◆ **DOCUMENT PASSAGE**
---

In summary, at the time of writing, we found an operational endpoint (including one that required manual access) for 19 datasets (50%), we could only find non-operational endpoint links for 12 datasets (31.6%), and we could not find any endpoint link for 7 datasets (18.4%).

4.Lessons learnt

With respect to lessons learnt, there are various points to improve upon. We present some ideas we have in mind to – in some respect – tighten the requirements for the track and to help prevent accepting certain types of problematic papers.

Papers with inadequate links

In some cases, it was difficult to find links to a Datahub entry, a Linked Data IRI, or a SPARQL endpoint (where available) in the papers. In other cases, the links provided were out-of-date although resources were available elsewhere. In other cases still, the links provided were dead. In terms of links, the current call simply requires a “URL”.

One possibility to counteract the lack of links is to make a link to a Datahub entry mandatory, and links to at least 2 or 3 Linked Data IRIs mandatory. Likewise any other resources described in the paper, such as a SPARQL endpoint, a VoID description, a vocabulary, a dump, and so forth., must be explicitly linked from the paper. All such links should be clearly listed in a single table.

We could also ask that all corresponding links be provided on the Datahub entry; this would allow locations to be updated after the paper is published (if they change) and allow the public to discover the dataset more easily. If accepted, we could also encourage authors to add a link from Datahub to the description paper.

Datasets with technical issues

We found a number of datasets with core technical issues in terms of how the Linked Dataset is published: how entities are named, how IRIs are dereferenced, how the SPARQL endpoint is hosted, and so on. The current call lists the quality of the dataset as an important criterion for acceptance, but as mentioned in the introduction, finding reviewers able and willing to review a dataset for basic technical errors – let alone more subjective notions of quality, such as succinctness of the model, re-use of vocabulary, etc. – is difficult. Currently the call requires authors to provide evidence of quality; however, it is not clear what sort of evidence reviewers could or should expect.

---

◆ **WHAT THE TASK ASKS**
Transcribe the full passage on dataset endpoints and lessons learnt, reproducing every word and mark without alteration.

---

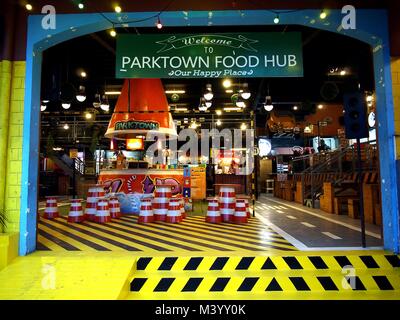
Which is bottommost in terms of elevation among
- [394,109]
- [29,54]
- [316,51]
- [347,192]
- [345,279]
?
[345,279]

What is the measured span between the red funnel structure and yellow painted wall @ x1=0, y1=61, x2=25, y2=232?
16.6 ft

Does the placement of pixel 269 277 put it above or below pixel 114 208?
below

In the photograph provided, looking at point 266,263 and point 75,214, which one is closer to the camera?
point 266,263

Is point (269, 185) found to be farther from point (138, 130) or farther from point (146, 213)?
point (146, 213)

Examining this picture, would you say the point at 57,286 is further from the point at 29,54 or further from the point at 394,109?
the point at 394,109

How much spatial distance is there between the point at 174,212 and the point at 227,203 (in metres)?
1.38

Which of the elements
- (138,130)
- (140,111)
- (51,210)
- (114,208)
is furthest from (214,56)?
(51,210)

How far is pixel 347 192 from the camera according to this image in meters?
8.55

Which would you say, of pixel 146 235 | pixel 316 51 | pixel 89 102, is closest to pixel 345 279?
pixel 146 235

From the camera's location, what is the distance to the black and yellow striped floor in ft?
15.0

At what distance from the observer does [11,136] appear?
15.2 feet

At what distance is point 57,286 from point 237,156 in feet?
72.7

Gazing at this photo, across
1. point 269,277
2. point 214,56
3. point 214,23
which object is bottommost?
point 269,277

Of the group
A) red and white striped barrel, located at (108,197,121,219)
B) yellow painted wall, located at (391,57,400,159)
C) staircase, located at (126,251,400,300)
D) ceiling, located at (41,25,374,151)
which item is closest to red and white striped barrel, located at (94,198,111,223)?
red and white striped barrel, located at (108,197,121,219)
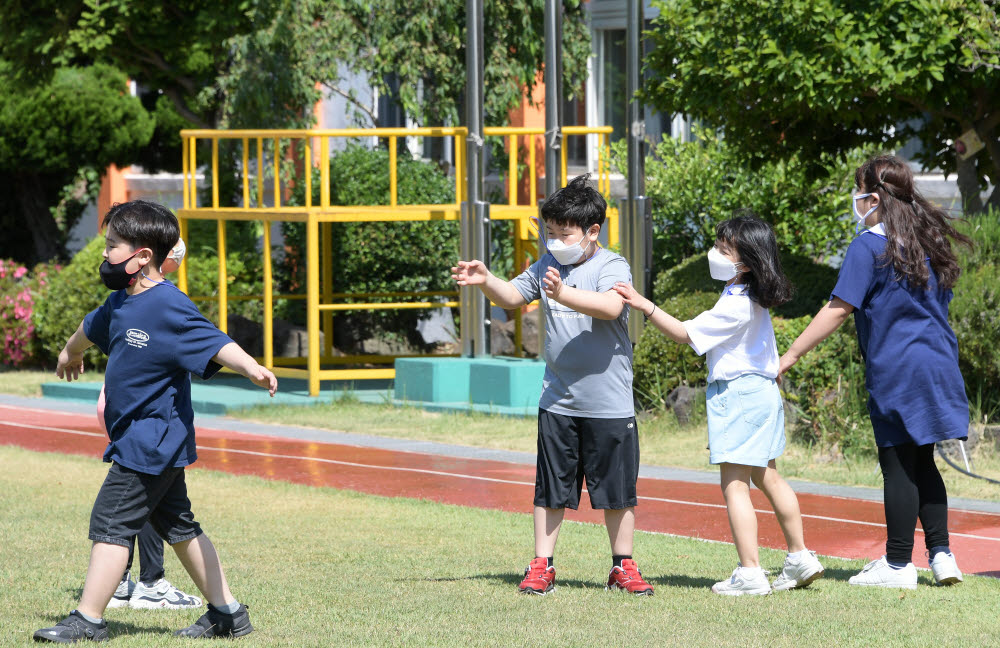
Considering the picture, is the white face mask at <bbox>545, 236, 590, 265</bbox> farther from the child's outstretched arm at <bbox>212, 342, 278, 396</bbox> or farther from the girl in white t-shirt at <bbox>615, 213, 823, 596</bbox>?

---

◆ **TASK RESPONSE**
In summary, at the time of writing, we found an operational endpoint (including one that required manual access) for 19 datasets (50%), we could only find non-operational endpoint links for 12 datasets (31.6%), and we could not find any endpoint link for 7 datasets (18.4%).

4.Lessons learnt

With respect to lessons learnt, there are various points to improve upon. We present some ideas we have in mind to – in some respect – tighten the requirements for the track and to help prevent accepting certain types of problematic papers.

Papers with inadequate links

In some cases, it was difficult to find links to a Datahub entry, a Linked Data IRI, or a SPARQL endpoint (where available) in the papers. In other cases, the links provided were out-of-date although resources were available elsewhere. In other cases still, the links provided were dead. In terms of links, the current call simply requires a “URL”.

One possibility to counteract the lack of links is to make a link to a Datahub entry mandatory, and links to at least 2 or 3 Linked Data IRIs mandatory. Likewise any other resources described in the paper, such as a SPARQL endpoint, a VoID description, a vocabulary, a dump, and so forth., must be explicitly linked from the paper. All such links should be clearly listed in a single table.

We could also ask that all corresponding links be provided on the Datahub entry; this would allow locations to be updated after the paper is published (if they change) and allow the public to discover the dataset more easily. If accepted, we could also encourage authors to add a link from Datahub to the description paper.

Datasets with technical issues

We found a number of datasets with core technical issues in terms of how the Linked Dataset is published: how entities are named, how IRIs are dereferenced, how the SPARQL endpoint is hosted, and so on. The current call lists the quality of the dataset as an important criterion for acceptance, but as mentioned in the introduction, finding reviewers able and willing to review a dataset for basic technical errors – let alone more subjective notions of quality, such as succinctness of the model, re-use of vocabulary, etc. – is difficult. Currently the call requires authors to provide evidence of quality; however, it is not clear what sort of evidence reviewers could or should expect.